So Annette won't surf. She won't imbibe in the devil's brew. She doesn't smoke the reefer. She won't go-go dance or hang with the freaks at Big Daddy's. Who can blame Frankie when his eyes start to wander to other girls who will shake and shimmy and have a good time? I'm not sure if we're supposed to feel bad for her or what, but I don't think it's just because I'm a man that I sympathize with Frankie a little more. He wanted a romantic vacation with just her. She invited everyone else along, And when Frankie makes due and twists the night away, she's upset at that too. Women, huh? Can't a guy have a little fun? I mean, if she came to the beach to sit in the corner and huff at everything, what can you do? Even the professor eventually learns to stop analyzing the kids and just cut loose and have some fun.

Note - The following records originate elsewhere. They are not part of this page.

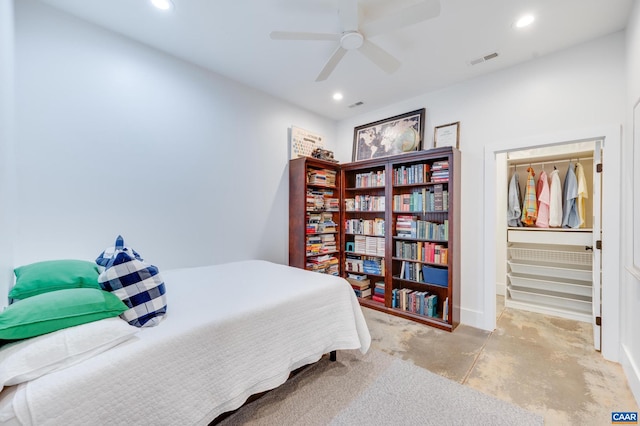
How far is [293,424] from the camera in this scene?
1.55m

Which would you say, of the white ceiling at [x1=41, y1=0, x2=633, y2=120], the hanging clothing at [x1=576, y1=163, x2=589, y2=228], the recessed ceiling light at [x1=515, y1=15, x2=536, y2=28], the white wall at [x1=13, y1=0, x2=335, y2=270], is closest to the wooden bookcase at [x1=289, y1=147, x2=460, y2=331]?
the white wall at [x1=13, y1=0, x2=335, y2=270]

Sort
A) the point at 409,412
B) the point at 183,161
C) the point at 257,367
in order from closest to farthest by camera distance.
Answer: the point at 257,367 < the point at 409,412 < the point at 183,161

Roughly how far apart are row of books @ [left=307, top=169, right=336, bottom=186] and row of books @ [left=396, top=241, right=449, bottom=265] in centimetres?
132

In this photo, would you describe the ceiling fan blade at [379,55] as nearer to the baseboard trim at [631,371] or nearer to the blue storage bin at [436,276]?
the blue storage bin at [436,276]

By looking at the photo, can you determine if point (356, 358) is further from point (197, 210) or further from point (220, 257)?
point (197, 210)

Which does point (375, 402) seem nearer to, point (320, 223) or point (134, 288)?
point (134, 288)

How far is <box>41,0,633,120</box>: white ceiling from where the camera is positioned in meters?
1.93

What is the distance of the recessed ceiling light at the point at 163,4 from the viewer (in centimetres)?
189

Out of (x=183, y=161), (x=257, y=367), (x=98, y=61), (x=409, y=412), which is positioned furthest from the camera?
(x=183, y=161)

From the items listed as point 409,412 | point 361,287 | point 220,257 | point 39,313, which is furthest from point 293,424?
point 361,287

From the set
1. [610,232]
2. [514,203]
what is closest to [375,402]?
[610,232]

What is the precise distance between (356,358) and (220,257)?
5.80 ft

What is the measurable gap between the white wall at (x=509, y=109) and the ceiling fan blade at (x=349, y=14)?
1883 mm

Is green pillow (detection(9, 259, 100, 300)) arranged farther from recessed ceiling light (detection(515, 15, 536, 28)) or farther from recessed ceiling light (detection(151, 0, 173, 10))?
recessed ceiling light (detection(515, 15, 536, 28))
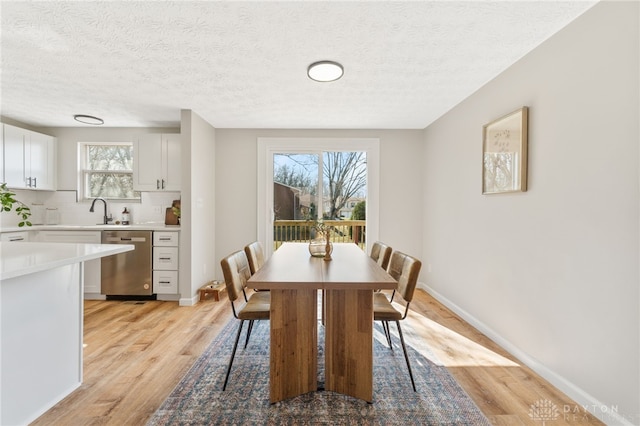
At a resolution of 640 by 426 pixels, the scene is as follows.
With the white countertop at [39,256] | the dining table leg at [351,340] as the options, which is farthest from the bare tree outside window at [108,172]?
the dining table leg at [351,340]

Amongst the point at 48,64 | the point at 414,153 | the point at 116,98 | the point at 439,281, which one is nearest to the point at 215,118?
the point at 116,98

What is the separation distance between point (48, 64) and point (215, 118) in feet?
5.46

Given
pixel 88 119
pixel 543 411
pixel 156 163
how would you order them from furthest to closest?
pixel 156 163 < pixel 88 119 < pixel 543 411

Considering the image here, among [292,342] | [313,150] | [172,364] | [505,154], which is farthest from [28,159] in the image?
[505,154]

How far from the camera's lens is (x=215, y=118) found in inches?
152

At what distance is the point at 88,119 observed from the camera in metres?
3.85

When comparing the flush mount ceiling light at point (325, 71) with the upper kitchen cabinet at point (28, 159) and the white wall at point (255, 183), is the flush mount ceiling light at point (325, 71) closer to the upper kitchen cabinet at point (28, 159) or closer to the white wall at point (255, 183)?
the white wall at point (255, 183)

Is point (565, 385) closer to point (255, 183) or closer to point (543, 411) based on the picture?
point (543, 411)

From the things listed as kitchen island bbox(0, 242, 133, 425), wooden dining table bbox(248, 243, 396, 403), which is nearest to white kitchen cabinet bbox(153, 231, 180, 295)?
kitchen island bbox(0, 242, 133, 425)

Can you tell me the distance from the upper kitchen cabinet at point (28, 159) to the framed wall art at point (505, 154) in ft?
17.4

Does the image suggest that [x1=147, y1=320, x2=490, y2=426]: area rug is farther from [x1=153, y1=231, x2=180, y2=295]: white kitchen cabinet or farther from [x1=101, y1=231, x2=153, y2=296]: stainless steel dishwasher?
[x1=101, y1=231, x2=153, y2=296]: stainless steel dishwasher

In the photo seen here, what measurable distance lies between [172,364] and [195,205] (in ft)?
6.30

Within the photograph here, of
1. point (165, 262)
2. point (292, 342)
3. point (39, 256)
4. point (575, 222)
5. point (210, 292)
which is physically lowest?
point (210, 292)

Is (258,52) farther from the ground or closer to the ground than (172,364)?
farther from the ground
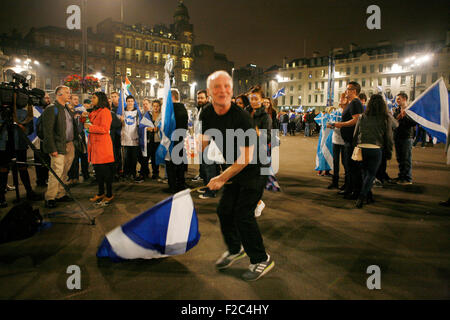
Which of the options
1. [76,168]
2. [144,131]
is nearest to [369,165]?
[144,131]

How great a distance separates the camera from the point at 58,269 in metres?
3.15

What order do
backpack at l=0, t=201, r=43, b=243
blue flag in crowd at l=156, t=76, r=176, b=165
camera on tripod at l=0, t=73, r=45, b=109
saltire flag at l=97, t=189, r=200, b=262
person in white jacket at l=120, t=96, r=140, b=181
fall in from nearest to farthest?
saltire flag at l=97, t=189, r=200, b=262 → backpack at l=0, t=201, r=43, b=243 → camera on tripod at l=0, t=73, r=45, b=109 → blue flag in crowd at l=156, t=76, r=176, b=165 → person in white jacket at l=120, t=96, r=140, b=181

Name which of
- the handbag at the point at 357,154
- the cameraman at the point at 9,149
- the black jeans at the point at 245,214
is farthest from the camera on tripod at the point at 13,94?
the handbag at the point at 357,154

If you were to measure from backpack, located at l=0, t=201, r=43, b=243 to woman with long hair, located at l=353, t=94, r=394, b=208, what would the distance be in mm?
5375

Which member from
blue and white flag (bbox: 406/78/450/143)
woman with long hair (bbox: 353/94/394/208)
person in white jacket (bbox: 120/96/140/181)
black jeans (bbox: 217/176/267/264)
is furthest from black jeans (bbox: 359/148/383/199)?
person in white jacket (bbox: 120/96/140/181)

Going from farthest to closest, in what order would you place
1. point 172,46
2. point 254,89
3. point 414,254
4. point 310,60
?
1. point 172,46
2. point 310,60
3. point 254,89
4. point 414,254

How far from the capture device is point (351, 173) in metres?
5.94

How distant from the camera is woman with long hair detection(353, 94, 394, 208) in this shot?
17.1 ft

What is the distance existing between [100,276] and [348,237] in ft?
10.5

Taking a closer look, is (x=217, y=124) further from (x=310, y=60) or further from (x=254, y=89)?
(x=310, y=60)

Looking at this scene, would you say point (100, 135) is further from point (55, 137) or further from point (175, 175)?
point (175, 175)

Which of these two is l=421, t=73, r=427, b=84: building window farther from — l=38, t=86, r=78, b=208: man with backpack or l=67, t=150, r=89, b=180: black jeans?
l=38, t=86, r=78, b=208: man with backpack
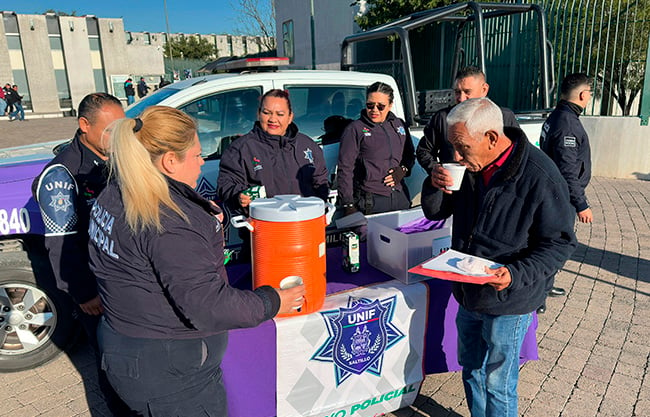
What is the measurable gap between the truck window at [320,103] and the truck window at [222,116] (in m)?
0.39

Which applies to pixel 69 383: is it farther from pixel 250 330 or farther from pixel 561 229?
pixel 561 229

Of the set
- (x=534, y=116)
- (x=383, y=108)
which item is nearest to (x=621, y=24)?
(x=534, y=116)

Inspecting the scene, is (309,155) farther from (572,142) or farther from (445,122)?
(572,142)

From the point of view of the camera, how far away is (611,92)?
353 inches

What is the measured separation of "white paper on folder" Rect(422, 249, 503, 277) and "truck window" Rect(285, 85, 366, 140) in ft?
8.24

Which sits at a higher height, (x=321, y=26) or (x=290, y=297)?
(x=321, y=26)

And then there's Eric Von Zipper's madcap slapstick biker gang. And Candy Johnson go-go dancing so furiously that you will actually fear for her well-being and marvel at the fact that her arms and head don't just go flying right off her body. Of course, no beach party movie is complete unless it ends in a big rumble with the bikers that turns into a pie fight.

There's no defending Beach Party. It's corny. It's a crass cash-in on the popularity of surfing. It's full of ripe dialogue. And I love it. Truly, and not on an ironic level. It's got surfing. It's got Dick Dale and his big, weird pirate's earring. It's got lots of girls go-go dancing in bikinis and Capri pants. It's got fightin'. And for a family film, it's surprisingly sexual. Not really a big surprise. Folks were loosening up after the Eisenhower years drove everyone batty, and by the 1960s, films like the Doris Day bedroom comedies had turned innuendo and double entendre into an art form. Beach Party would, ironically, probably enrage modern parents. Not only do the leads drink and smoke and think about sex, there's even one scene where it's strongly hinted that Frankie and his buddies are partaking of what the kids at the time referred to as the reefer.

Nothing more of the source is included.